* Source passage:
"All truth passes through three stages. First, it is ridiculed. Second, it is violently opposed. Third, it is accepted as being self evident." —Arthur Schopenhauer
Before beginning the segment on countersteering and cornering, there's something else I want to make sure you're clear on. That is the concept of target fixation upon the motorcyclist. The concept will be mentioned as we discuss proper cornering technique, however it plays important rolls in accident prevention also. Remember that pothole you were headed toward last week and hit? The one that jarred your spine and made your butt hurt? I bet you were probably looking directly at it as you hit it. Why do you do this?
A motorcycle has a tendency to follow your head and eyes. It's an equilibrium thing. Now it isn't just your eyes, it's your head; it's the way you look, it's everything. If you focus on a target (fixate) you will head right to the target. So look where you want to go and you will go there every time. Conversely, you have to force youself to look away from those things you don't want to hit. ie road kill, potholles, debris in the road, etc.
In slow, tight turns, turn your head as far as you can, and look at your target. This will drive the motorcycle right to it, as long as you relax, and let the motorcycle move. At higher speeds, look as far through the turn as you can. This should seem a little uncomfortable, but with persistence, you will be much more efficient through corners, find a better line, and be more comfortable with the principle. Take some time to concentrate on applying this technique, and it will become second nature. Potholes or objects in the road? Look away as you try to avoid them by pressing on the bar in the direction you want to go. It's a miracle, and it keeps your pain level at a minimum.
The mysterious secret of how to gain control of a leaning motorcycle is called countersteering." As the name implies, initiate a turn, he must first steer in the opposite direction as might be presumed. This is needed in order to get the bike to perform the trick of leaning into the curve of the road. This is how a bike is "balanced." Although motorcycle racers are paid millions of dollars a year for their knowledge of countersteering, this same technique is also required for every street rider.
Steering left to turn left will only make the bike lean (tip over) to the right. It is impossible to steer a bike like a car. While riding around a curve, try turning into the turn and see what happens. If you enjoy excitement, you're going to love this experiment, assuming you survive, of course. Although it is possible to slowly follow most curves of the road without consciously countersteering, the ability to turn quickly will give a rider more options to work with and provide a greater margin of safety—he is in total control of his machine. Ignorance of countersteering is the root of all fear of motorcycles, and quite possibly the cause of most single-motorcycle accidents in which the motorcycle fails to negotiate a curve.

Rows of scene-based questions:
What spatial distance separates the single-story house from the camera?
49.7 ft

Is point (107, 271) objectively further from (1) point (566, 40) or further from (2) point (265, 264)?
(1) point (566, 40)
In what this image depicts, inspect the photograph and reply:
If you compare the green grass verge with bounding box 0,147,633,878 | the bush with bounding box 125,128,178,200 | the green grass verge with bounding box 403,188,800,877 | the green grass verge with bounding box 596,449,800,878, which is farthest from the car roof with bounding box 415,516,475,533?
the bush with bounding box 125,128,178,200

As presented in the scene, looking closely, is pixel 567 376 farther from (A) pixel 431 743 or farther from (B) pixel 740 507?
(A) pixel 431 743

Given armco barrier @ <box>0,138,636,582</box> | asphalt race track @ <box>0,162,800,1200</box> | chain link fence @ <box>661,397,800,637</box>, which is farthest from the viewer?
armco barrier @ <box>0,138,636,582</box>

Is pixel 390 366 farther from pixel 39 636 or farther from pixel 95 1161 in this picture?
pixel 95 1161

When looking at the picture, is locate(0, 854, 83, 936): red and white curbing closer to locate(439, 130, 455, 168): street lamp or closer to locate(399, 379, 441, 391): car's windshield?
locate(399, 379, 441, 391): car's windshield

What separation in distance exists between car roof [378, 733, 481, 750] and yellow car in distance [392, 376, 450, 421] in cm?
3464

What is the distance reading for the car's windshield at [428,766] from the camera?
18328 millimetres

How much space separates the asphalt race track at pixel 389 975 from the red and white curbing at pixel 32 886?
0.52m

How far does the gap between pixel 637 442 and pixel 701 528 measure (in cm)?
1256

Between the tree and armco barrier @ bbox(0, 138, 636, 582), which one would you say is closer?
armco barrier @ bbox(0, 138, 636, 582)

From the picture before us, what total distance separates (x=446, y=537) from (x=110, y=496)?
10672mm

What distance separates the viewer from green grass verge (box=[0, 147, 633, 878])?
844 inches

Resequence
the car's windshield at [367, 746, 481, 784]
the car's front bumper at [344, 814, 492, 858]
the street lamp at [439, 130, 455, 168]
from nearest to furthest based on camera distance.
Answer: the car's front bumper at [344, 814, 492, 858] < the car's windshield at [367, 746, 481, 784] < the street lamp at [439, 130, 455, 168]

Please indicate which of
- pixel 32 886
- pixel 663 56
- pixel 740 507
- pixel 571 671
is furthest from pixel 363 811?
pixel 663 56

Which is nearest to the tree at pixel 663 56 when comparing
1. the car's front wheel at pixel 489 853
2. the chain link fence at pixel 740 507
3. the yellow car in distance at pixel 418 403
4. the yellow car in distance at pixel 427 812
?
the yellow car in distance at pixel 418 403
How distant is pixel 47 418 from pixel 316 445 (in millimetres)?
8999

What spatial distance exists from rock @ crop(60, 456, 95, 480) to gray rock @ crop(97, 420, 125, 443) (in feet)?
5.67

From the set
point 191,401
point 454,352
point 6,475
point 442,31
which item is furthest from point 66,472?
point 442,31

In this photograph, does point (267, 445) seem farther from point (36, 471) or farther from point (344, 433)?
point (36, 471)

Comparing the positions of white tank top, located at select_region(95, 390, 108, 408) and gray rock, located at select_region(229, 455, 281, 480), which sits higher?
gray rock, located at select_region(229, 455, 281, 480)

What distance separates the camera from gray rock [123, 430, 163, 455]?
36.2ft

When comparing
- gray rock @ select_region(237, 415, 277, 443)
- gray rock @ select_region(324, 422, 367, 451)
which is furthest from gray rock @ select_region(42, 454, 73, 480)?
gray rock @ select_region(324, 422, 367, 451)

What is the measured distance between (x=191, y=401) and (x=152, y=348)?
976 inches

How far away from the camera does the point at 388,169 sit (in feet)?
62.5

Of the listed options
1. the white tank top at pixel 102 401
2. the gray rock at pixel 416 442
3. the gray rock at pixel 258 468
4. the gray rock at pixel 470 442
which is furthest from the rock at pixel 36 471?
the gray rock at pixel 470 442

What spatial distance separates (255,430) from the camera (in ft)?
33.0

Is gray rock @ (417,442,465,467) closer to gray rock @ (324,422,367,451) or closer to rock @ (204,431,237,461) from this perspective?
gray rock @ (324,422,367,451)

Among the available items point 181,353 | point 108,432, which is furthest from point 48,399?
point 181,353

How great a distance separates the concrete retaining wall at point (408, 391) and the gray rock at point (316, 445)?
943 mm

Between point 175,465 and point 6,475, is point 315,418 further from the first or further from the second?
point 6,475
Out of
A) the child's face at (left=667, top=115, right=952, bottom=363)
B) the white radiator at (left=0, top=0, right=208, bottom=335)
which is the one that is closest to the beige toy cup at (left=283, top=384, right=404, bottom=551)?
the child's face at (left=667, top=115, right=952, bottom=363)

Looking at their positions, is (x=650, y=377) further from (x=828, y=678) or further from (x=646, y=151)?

* What is required: Rewrite everything in the motorcycle cornering text from "In slow, tight" down to "at a minimum.", swapping "motorcycle" for "bike".

* Reply to the task:
In slow, tight turns, turn your head as far as you can, and look at your target. This will drive the bike right to it, as long as you relax, and let the bike move. At higher speeds, look as far through the turn as you can. This should seem a little uncomfortable, but with persistence, you will be much more efficient through corners, find a better line, and be more comfortable with the principle. Take some time to concentrate on applying this technique, and it will become second nature. Potholes or objects in the road? Look away as you try to avoid them by pressing on the bar in the direction you want to go. It's a miracle, and it keeps your pain level at a minimum.